Lihat ke Halaman Asli

aku dia dan mereka

Diperbarui: 24 Juni 2015   01:08

Kompasiana adalah platform blog. Konten ini menjadi tanggung jawab bloger dan tidak mewakili pandangan redaksi Kompas.

Cerpen. Sumber ilustrasi: Unsplash

Kembali aku berada disini, lorong-lorong berbau khas obat dan serba putih, Sesekali tersenyum saat berpapasan dengan beberapa manusia berpakaian putih-putih tanpa memelankan langkah kakiku. Aku sudah dekat dengan kamar yang kutuju, disana, tempat belahan jiwaku, alasan terbesarku untuk hidup, terbaring berselimutkan rasa sakit dan lelah. Kubuka perlahan pintu yang makin hari terasa makin menakutkan bagiku –bahkan untuk sekedar menempatkan tanganku di handlenya- dan mengintip sesosok manusia tampan yang tengah berkutat dengan mangkuk buburnya, wajahnya yang tampan terlihat sedikit merengut tak suka, sangat kekanakan, namun sedetik kemudian wajah itu tersenyum lebar mengetahui akulah yang datang.

“Lanjutkan saja, aku tak ingin mengganggu, kau terlihat sangat meniikmatinya.” Wajahnya kembali tertekuk lucu usai kutuntaskan kalimatku.

“Aku muak dengan makanan lembek seperti ini setiap hari, aku tak ingin memakannya!”

“Ingin kusuapi?”

“Tentu saja.” Katanya dengan nada sama juteknya. Tapi dia tak menolak saat kusodorkan sesendok bubur. Keadaan menjadi hening untuk sementara waktu, denting sendok yang kugunakanlah satu-satunya pengisi keheningan yang terasa menyenangkan sekaligus menyiksa ini.
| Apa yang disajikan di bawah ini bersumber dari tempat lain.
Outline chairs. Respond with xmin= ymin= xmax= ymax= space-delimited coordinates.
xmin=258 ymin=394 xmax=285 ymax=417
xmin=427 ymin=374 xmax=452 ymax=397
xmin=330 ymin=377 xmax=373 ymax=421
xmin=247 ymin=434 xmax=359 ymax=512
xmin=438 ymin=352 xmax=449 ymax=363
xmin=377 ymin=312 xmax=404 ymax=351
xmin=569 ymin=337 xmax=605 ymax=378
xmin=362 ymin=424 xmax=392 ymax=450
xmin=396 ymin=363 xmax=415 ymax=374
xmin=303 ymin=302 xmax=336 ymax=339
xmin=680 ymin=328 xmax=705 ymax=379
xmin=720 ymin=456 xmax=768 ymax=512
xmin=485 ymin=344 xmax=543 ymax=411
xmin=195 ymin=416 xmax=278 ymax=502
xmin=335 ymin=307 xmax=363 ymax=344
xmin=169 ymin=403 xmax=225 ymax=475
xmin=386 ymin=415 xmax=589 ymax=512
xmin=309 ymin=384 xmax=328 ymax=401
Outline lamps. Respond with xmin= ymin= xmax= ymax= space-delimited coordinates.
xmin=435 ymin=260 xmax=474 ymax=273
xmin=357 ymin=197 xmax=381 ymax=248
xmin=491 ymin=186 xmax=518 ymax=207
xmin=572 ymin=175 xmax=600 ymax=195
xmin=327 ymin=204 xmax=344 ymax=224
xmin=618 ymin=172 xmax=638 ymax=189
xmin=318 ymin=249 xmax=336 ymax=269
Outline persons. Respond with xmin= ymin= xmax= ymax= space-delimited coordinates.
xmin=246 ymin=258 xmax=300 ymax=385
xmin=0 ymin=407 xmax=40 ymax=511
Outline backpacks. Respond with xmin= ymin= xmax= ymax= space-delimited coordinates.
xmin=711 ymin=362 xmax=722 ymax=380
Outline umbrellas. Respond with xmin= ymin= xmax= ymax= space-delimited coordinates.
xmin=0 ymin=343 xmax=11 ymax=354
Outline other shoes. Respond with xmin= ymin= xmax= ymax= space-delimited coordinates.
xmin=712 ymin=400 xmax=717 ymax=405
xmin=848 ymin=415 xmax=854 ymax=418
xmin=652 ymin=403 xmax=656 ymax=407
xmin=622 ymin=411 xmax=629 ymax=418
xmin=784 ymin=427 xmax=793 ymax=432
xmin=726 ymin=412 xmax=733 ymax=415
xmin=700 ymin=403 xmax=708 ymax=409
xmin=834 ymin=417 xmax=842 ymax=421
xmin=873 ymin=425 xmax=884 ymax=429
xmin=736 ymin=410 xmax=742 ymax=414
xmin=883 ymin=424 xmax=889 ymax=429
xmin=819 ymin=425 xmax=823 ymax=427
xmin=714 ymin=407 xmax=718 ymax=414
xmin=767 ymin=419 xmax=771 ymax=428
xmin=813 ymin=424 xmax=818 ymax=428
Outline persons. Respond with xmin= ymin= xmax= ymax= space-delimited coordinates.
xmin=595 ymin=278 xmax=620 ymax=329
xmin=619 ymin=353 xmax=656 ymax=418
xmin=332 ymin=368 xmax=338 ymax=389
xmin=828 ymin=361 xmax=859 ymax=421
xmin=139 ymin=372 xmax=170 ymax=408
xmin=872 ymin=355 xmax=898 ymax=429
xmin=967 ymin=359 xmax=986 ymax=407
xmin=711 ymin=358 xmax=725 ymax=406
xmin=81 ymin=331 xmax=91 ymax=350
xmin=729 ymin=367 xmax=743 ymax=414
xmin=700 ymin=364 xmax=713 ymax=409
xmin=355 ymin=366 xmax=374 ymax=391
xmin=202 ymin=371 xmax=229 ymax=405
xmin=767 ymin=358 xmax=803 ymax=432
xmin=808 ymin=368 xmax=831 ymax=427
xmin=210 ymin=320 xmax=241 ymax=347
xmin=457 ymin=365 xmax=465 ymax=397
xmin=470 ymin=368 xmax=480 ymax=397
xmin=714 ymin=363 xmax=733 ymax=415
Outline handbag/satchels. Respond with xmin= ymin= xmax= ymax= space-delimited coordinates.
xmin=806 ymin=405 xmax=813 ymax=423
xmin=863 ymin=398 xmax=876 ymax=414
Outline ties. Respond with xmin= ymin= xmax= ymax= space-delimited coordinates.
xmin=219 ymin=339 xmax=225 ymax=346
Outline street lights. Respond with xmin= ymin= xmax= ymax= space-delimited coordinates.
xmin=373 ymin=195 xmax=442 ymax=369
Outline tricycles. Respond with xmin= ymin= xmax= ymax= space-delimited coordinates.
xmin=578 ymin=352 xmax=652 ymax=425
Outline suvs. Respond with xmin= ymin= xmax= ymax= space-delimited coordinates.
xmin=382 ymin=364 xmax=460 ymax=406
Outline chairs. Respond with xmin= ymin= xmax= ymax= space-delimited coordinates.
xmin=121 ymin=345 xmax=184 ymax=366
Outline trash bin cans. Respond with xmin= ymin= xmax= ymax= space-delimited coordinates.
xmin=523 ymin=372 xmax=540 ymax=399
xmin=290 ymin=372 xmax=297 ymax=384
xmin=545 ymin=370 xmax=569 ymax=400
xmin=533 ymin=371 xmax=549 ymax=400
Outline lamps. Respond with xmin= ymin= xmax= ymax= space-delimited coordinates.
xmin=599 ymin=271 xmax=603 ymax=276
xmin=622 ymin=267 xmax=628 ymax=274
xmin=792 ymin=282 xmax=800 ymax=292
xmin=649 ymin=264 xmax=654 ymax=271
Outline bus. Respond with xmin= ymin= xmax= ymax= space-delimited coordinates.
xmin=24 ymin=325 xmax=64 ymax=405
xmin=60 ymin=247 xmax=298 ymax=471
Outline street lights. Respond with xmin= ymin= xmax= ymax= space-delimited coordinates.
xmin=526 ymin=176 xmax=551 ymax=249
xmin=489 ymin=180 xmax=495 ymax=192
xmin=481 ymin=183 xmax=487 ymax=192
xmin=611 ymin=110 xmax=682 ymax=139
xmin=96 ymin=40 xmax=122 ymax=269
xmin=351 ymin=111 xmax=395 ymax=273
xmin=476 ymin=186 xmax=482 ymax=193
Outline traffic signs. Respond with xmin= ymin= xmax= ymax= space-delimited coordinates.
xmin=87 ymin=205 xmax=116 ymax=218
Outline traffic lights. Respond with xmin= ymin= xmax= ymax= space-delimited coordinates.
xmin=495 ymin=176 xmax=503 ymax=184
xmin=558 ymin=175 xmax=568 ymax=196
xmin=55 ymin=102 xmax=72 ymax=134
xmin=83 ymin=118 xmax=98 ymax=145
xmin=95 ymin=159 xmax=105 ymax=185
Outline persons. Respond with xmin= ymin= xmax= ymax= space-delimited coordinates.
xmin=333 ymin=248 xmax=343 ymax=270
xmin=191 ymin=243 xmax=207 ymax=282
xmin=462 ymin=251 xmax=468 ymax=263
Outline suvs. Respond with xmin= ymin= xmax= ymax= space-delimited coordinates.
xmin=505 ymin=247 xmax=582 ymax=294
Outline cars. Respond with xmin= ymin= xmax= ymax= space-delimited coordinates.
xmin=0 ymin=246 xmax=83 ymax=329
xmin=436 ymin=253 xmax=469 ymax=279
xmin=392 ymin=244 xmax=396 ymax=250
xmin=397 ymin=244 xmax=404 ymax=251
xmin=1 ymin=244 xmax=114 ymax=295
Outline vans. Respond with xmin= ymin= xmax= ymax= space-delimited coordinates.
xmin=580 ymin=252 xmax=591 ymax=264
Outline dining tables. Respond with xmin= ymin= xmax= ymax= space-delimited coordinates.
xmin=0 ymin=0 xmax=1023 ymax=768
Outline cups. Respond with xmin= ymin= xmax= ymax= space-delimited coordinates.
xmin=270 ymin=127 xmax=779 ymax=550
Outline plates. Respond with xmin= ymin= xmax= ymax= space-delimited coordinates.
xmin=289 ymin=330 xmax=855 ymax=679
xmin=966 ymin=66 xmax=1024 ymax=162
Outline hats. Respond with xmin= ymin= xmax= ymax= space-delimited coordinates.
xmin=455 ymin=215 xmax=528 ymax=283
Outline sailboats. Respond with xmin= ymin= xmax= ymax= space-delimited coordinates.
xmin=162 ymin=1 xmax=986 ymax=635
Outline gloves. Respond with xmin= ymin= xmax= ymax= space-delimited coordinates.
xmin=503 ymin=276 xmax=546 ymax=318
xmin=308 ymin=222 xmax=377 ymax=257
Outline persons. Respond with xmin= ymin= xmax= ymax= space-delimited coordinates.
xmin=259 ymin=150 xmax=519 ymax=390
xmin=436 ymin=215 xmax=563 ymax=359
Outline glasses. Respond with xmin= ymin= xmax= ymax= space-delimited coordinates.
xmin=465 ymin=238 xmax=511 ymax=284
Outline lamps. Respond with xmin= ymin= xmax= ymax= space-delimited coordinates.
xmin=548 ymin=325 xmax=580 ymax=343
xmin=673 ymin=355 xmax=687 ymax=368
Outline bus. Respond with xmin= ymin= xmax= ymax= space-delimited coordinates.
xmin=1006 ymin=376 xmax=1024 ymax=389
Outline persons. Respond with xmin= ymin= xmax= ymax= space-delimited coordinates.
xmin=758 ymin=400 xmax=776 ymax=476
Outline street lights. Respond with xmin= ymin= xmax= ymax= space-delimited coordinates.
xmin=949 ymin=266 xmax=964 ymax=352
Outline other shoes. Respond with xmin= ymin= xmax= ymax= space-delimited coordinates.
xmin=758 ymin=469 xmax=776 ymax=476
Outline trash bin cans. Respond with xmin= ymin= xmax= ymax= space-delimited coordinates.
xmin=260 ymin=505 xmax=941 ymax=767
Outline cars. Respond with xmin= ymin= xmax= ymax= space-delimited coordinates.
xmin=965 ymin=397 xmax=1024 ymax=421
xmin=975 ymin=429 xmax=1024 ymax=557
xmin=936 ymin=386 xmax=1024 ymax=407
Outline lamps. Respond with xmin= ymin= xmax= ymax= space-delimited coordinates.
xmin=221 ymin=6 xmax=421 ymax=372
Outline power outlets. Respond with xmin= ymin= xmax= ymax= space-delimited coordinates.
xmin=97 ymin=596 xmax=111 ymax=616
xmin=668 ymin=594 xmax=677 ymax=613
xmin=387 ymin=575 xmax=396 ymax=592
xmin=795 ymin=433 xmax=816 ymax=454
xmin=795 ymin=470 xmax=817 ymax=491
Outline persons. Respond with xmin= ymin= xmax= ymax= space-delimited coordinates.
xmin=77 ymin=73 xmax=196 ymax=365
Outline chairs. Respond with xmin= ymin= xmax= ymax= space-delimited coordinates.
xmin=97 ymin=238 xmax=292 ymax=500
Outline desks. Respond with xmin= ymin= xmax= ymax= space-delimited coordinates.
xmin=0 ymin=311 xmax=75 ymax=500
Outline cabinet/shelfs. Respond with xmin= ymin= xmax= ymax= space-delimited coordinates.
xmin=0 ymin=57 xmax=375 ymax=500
Menyenangkan karena aku menjalani senyap ini bersamanya, sekaligus menyiksa saat menyadari betapa pucatnya sosok ini karena penyakit yang dibawanya. Aku kembali mengingat bagaimana awal aku jatuh pada mata coklat cemerlang di hadapanku ini.

5 tahun yang lalu

Aku mendesah lega begitu keluar dari ruang perkuliahan, kuis tadi benar-benar membuatku yang memiliki kapasitas otak pas-pasan ini kelabakan dan berakibat pada volume isi perutku yang tiba-tiba terasa berkurang pertanda aku lapar, sangat. Aku baru akan meninggalkan ruang perkuliahanku saat sadar kalau map ku tertinggal di dalam, aku kembali berbalik sebelum sepasang tangan menahan lenganku. Kutelusuri si pemilik tangan dan . . . voilla!, di hadapanku berdiri anak SMA bermata coklat cemerlang yang harus kuakui tampan.

“Kak, boleh minta waktu sebentar?” tanyanya dengan suara agak berat khas anak puber, dan jawaban yang kuberikan sungguh diluar dugaan, salahkan kecepatan mulutku daripada otakku.

“ kamu sungguh cute, jadilah pacarku” DAMN!!! Ini bencana.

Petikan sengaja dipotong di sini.